1 of 3. The Wall Street sign is seen outside the New York Stock Exchange, March 26, 2009.

Credit: Reuters/Chip East

WASHINGTON (Reuters) - President Barack Obama said on Monday the huge trading loss at JPMorgan Chase & Co illustrated the need for Wall Street reform and warned that the same kind of error at a less stable bank may have required government intervention.

"JPMorgan is one of the best managed banks there is. Jamie Dimon, the head of it, is one of the smartest bankers we got and they still lost $2 billion and counting," Obama said on ABC's "The View," according to a transcript released by the network.

"We don't know all the details. It's going to be investigated, but this is why we passed Wall Street reform," Obama said.

The program was taped on Monday in New York and will air on Tuesday.

Wall Street reform was one of Obama's signature domestic policy achievements, but he has faced opposition in trying to implement and enforce it.
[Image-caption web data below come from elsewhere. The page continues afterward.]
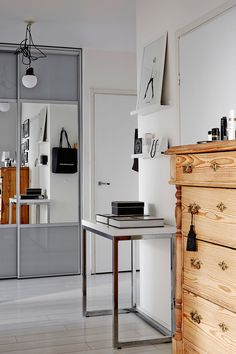 Kodin ainoa antiikkinen esine on olohuoneen upea talonpoikaislipasto. Se tuo kontrastia muuten valkoiseen kotiin.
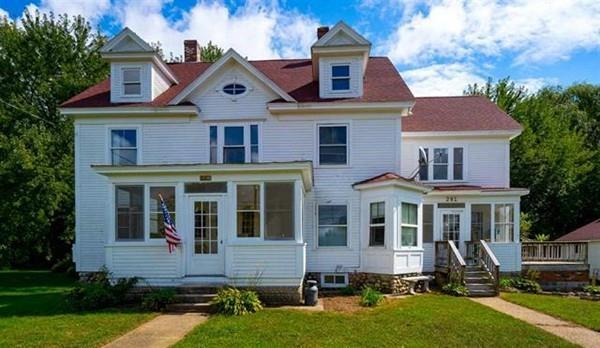 281 Charles Bancroft Highway, Litchfield, NH 03052 (MLS #72513835) :: Parrott Realty Group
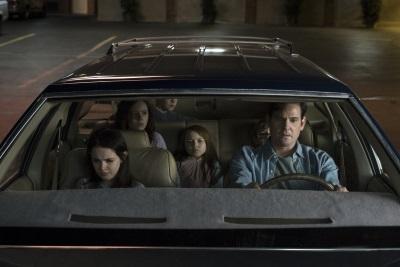 Hugh bringt die Familie in Sicherheit (© Netflix)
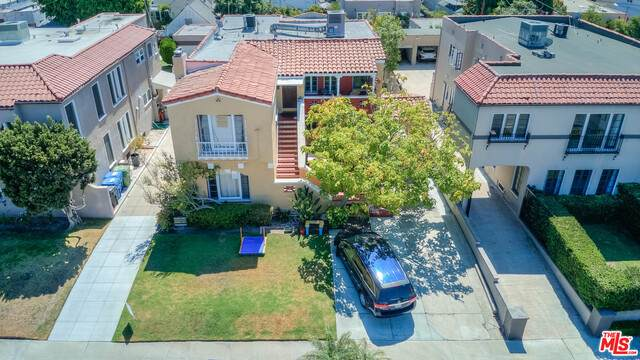 844 Curson Ave - Photo 1
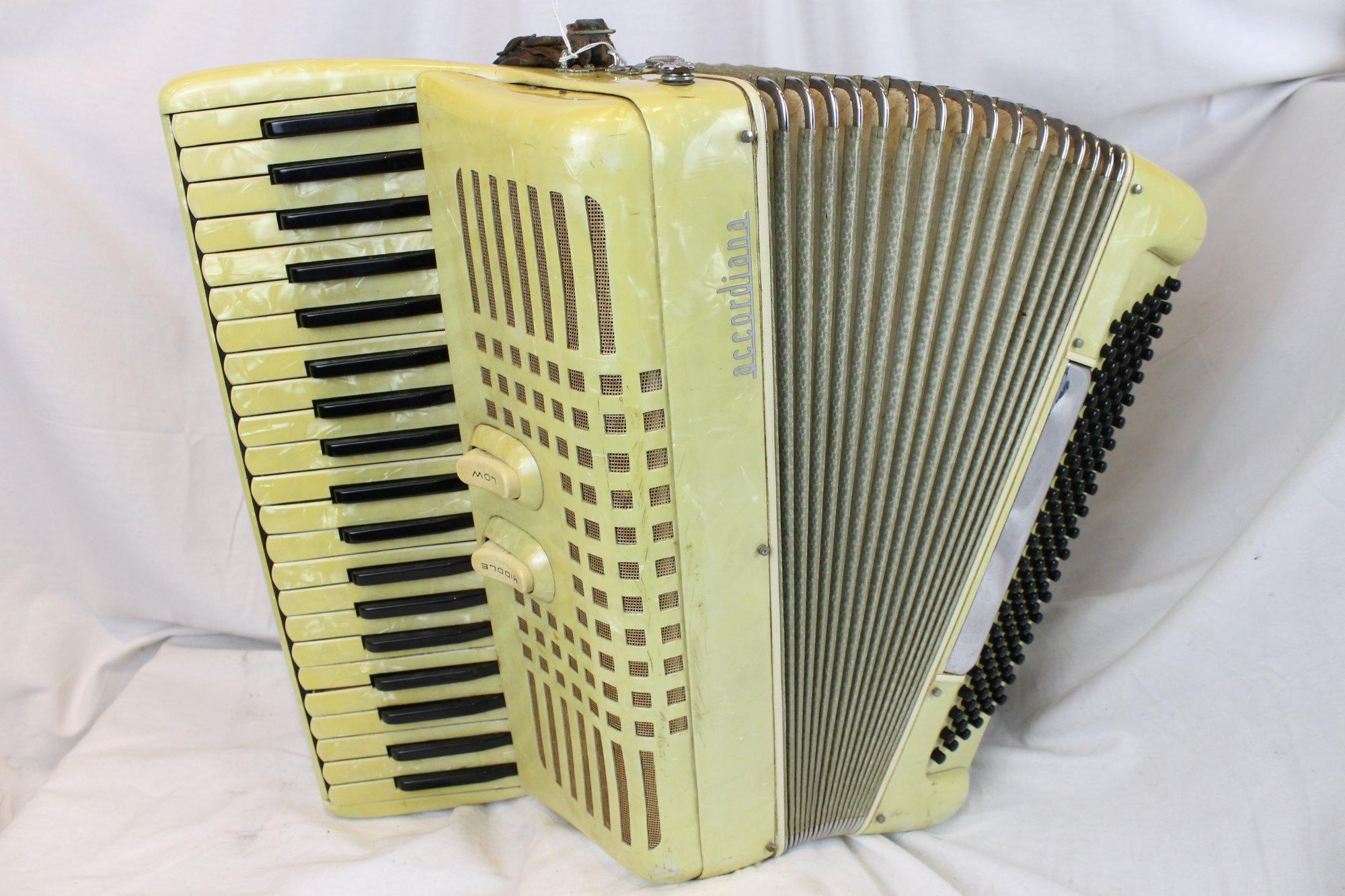 3188 - Cream Accordiana Piano Accordion LMM 41 120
"The whole point was, even if you're smart, you can make mistakes and since these banks are insured, backed up by taxpayers, we don't want you taking risks where eventually we might end up having to bail you out again, because we've done that, been there, didn't like it," Obama said, according to the transcript.

"This is the best, or one of the best managed banks. You could have a bank that isn't as strong, isn't as profitable making those same bets and we (the government) might have had to step in, and that's exactly why Wall Street reform's so important."

Obama, a Democrat, said his support for greater financial oversight differentiated him from Mitt Romney, the presumed Republican presidential nominee.

"We've got real differences here, because Governor Romney, members -- some of the Republican members of Congress and the financial industry have been arguing that this is unnecessary, that this is impeding capital formation," Obama said.

"We want a successful financial industry. That's always been one of the hallmarks of America. But what makes us the best financial industry is transparency, accountability, rules so that small investors feel like if they put their money into Wall Street, it's not going to suddenly just disappear."

(Editing by Christopher Wilson)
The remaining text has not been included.